- **What is being asked**:
The complete listing goes into the output exactly, without its pictures.

- **Data extract**:
○ ○ ○ ○
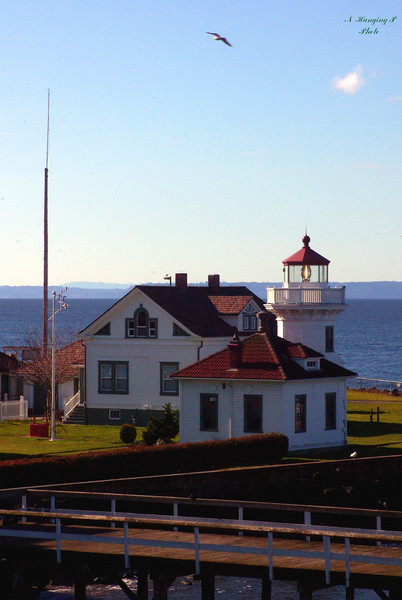 Mukilteo Lighthouse Feb. 2009  How many gulls can you find?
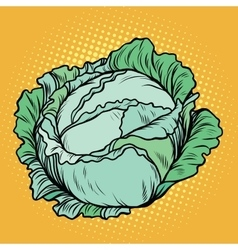 Cabbage healthy vegetarian food farm product vector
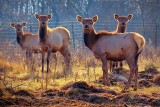 Backlit Elk 11239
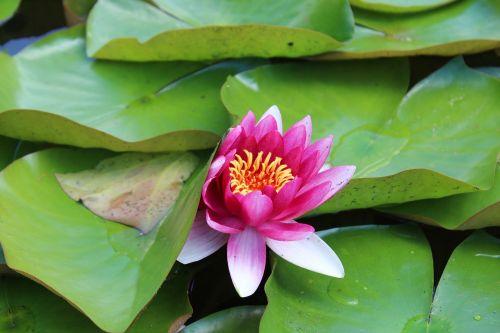 vandens lelija,ežeras,tvenkinys,gamta,vandens augalas,violetinė,gėlė,flora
○ ○ ○ ○
- **Response for this exercise**:
 Mukilteo Lighthouse Feb. 2009  How many gulls can you find?
 Cabbage healthy vegetarian food farm product vector
 Backlit Elk 11239
 vandens lelija,ežeras,tvenkinys,gamta,vandens augalas,violetinė,gėlė,flora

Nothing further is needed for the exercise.